- _TEXTE À LIRE_:
########
Israël: Libéré, Mordechai Vanunu qualifie ses conditions de détention de cruelles et barbares

«J’ai souffert durant 18 ans parce j’étais chrétien, et pas juif»

Jérusalem, 21 avril 2004 (Apic) Mordechai Vanunu été libéré mercredi de la prison israélienne d’Ashkelon après 18 ans de prison. Qualifié de traître par une partie des Israéliens et de héros par d’autres pour avoir dévoilé le programme nucléaire secret israélien, l’ancien technicien du réacteur nucléaire de Dimona a qualifié ses conditions de détention de «cruelles et barbares». Il a déclaré avoir souffert durant 18 ans parce qu’il était chrétien, et pas juif. Vanunu a été baptisé dans l’Eglise anglicane.
########
- _DONNÉES FOURNIES_:
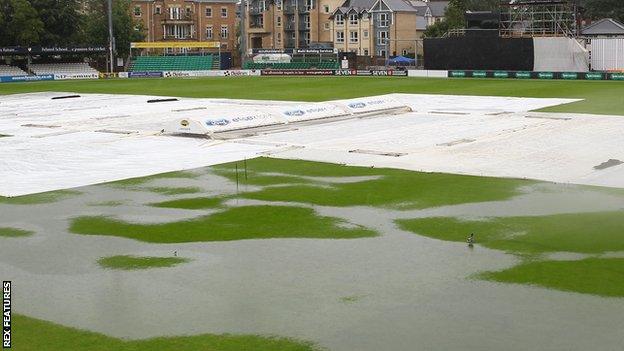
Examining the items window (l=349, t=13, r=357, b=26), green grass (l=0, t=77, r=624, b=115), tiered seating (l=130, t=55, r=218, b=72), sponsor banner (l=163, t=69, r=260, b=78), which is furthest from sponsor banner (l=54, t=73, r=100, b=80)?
window (l=349, t=13, r=357, b=26)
########
- _OBJECTIFS_:
#1 Relevez tous les noms de lieux cités dans la dépêche sur la libération de Mordechai Vanunu.
#2 Remplacez "technicien" par "ingénieur" dans le passage de la dépêche sur Mordechai Vanunu qui va de "Jérusalem, 21 avril" jusqu'à "dans l’Eglise anglicane." inclus, puis réécrivez ce passage.
#3 Poursuivez la dépêche sur la libération de Mordechai Vanunu après sa dernière phrase.
Les données ne jouent aucun rôle dans ce travail.

- _RÉPONSES ATTENDUES_:
#1 Israël, Jérusalem, Ashkelon, Dimona

#2
Jérusalem, 21 avril 2004 (Apic) Mordechai Vanunu été libéré mercredi de la prison israélienne d’Ashkelon après 18 ans de prison. Qualifié de traître par une partie des Israéliens et de héros par d’autres pour avoir dévoilé le programme nucléaire secret israélien, l’ancien ingénieur du réacteur nucléaire de Dimona a qualifié ses conditions de détention de «cruelles et barbares». Il a déclaré avoir souffert durant 18 ans parce qu’il était chrétien, et pas juif. Vanunu a été baptisé dans l’Eglise anglicane.

#3
«A tous ceux qui m’appellent un traître, je leur dis que je suis fier et heureux d’avoir fait ce que j’ai fait. Je suis prêt maintenant à commencer ma vie!», rapporte mercredi le quotidien israélien «Ha’aretz».

Son premier arrêt après sa libération de la prison d’ Ashkelon a été la cathédrale anglicane de St-George à Jérusalem, où il a été reçu à bras ouverts par l’évêque anglican Riah Abu El-Assal et d’autres membres du clergé, dont certains venus d’Angleterre, des Etats-Unis et d’Australie. A l’intérieur de l’église, Vanunu a reçu la communion. «C’est un chrétien anglican et il a exprimé son désir de remercier Dieu pour sa libération après sa sortie de prison et il l’a fait comme son premier acte d’homme libre», a déclaré l’évêque Abu El-Assal.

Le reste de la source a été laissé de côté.